Es gibt auch andere mögliche Szenarien. Aber, was ich mitteilen wollte, ist halt die Tatsache, das bei dem Erkennen und Navigieren zum Ziel die UAV nicht unbedingt ein entsprechenden AI-Chip benötigt.
> For the speeds necessary to do demanding AI computations well the chips should be 8 nanometers or smaller.
To be more precise, 8 nanometers is the size of the engraving on the chip, the chip itself is much larger. Finer engraving makes for faster chip because you can fit more circuits on the same size of chip and maybe also because the circuit are smaller signal take less time to travel from one to the other.

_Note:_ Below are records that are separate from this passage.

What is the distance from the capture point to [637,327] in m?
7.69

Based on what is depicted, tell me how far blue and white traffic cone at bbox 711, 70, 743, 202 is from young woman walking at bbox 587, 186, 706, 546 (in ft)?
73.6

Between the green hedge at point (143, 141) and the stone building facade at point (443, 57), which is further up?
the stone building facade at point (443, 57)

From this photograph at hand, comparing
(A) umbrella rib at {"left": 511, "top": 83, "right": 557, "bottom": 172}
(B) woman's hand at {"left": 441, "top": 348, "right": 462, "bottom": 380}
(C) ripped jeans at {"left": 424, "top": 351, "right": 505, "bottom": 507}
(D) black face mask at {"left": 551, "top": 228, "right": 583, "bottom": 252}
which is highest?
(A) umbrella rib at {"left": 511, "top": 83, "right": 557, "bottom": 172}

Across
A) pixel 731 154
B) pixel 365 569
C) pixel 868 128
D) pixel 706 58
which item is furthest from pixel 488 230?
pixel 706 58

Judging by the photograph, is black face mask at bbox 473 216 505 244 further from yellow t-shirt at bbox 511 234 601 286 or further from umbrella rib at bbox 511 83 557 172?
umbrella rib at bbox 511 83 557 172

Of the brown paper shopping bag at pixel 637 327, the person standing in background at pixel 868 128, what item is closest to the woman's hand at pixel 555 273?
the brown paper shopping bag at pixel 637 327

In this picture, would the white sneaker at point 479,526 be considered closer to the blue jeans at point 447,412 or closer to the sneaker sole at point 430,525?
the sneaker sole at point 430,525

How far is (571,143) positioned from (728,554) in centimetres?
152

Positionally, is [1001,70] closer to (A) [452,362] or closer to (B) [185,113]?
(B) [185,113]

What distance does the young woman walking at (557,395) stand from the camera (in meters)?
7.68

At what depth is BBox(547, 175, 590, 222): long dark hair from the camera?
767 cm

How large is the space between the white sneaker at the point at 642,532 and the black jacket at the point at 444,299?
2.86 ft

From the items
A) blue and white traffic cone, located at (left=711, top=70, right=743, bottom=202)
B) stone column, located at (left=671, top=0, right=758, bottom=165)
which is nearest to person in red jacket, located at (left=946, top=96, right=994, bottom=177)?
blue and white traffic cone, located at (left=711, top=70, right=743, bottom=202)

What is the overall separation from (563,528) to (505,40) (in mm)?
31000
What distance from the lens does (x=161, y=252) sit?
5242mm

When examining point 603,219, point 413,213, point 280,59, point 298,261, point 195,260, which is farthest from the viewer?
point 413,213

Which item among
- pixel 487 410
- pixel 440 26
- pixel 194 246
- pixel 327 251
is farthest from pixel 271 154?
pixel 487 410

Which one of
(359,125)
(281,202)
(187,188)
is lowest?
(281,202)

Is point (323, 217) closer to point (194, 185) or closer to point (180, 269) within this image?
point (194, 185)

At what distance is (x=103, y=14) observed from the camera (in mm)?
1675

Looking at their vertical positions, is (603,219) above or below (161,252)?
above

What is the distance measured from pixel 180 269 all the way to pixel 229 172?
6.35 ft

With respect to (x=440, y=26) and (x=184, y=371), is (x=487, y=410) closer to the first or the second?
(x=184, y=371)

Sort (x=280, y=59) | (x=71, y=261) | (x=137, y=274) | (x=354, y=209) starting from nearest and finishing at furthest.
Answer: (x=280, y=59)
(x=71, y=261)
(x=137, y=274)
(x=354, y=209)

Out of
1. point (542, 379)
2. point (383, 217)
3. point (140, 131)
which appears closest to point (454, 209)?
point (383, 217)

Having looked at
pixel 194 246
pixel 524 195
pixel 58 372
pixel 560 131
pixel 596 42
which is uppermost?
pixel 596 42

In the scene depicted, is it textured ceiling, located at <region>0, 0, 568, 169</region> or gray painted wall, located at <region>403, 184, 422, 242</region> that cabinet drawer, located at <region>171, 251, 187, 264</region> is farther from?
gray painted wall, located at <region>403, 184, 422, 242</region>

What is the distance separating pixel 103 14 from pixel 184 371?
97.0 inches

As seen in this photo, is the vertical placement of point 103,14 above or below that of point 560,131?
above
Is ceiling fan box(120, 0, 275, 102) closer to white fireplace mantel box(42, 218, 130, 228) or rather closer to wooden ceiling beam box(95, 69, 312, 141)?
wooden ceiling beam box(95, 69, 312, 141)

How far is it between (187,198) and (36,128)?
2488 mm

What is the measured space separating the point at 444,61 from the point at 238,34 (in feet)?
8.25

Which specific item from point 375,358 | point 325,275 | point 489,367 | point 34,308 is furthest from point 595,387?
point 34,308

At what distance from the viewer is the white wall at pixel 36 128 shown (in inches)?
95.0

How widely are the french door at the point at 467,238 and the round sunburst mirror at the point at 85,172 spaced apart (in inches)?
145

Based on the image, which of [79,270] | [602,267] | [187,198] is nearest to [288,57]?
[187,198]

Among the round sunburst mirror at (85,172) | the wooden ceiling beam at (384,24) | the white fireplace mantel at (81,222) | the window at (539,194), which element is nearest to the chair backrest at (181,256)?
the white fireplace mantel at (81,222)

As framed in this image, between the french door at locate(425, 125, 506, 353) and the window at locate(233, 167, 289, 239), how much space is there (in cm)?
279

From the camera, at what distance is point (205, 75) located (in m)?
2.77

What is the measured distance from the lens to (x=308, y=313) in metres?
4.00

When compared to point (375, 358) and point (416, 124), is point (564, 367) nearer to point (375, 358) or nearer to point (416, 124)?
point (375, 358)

Edit : you do mention elsewere, this wording was just a little ambiguous, sorry for the nitpick.
Thanks for the update. Interesting topic in a very digitalized war.
So noob question regarding trained model
So model is trained on thousands of pictures then this model is uploaded to each drone that has AI chip ?
Basically yes, but there may be a number of steps in between, like reducing/simplifying the model to fit the capacity of AI chip (and thus ibcreasing rate of errors). And this can be several models, one for example responsible for targeting, and will track where exactly it needs to hit to destroy this type of target. One identifying the target in complex environment, masking, decoys, etc. One providing geo awareness, comparing pictures of the surrounding with sattelite images loaded in memory. One that executes flight control, in complex conditions, including wind, rain and winter time.
If I recall correctly, the only company that manufactures the hardware necessary to create chips at that scale is in the Netherlands. How does that factor into the game? What is the lead time required to start up a green-field AI manufacturing operation?
Dear Benjamin, your article is mentioned in this interview, and also a commentary from a local industry expert, see minute 5.36, auto-translate captions.
https://youtu.be/62L_E4zhSm4?feature=shared
Thank you Benjamin, for this informational report
1. There is no Artificial Intelligence and there can't be. Now this hyped term is stretched to absolutely everything. Here we are talking about banal pattern recognition, the algorithms of which have been known for a hundred years, and have been practically used in the military since the 60s. (automatic terrain recognition and guidance (ATRAN) for MGM1-1 Matador missiles, 1964). Naturally, it is also possible to detect a tank and even a soldier, however, for 50 years this has not been implemented in any way, although the microprocessors of the 70s already allowed such calculations. The fact is that if you completely entrust the detection of the target and the decision to attack to the machine, it is too dangerous for your own troops. It is almost impossible to exclude the error of visual identification of friend or foe. For those who like to dream about autonomous weapons, I suggest reading the science fiction story Polygon (Sever Gansovsky, 1966)
2. I hear a lot of tearful lamentations about the availability of high technology to cannibalistic regimes, but no one asks how this happened and who should be held responsible for it. Why did communist China, which does not hide its ideology at all, use Western money to obtain technology and equipment, becoming a monopolist in the production of electronics? Moreover, the West, even while declaring a fight against aggressive regimes, continues to supply high-tech products. It is hard to imagine that this was possible during the Cold War.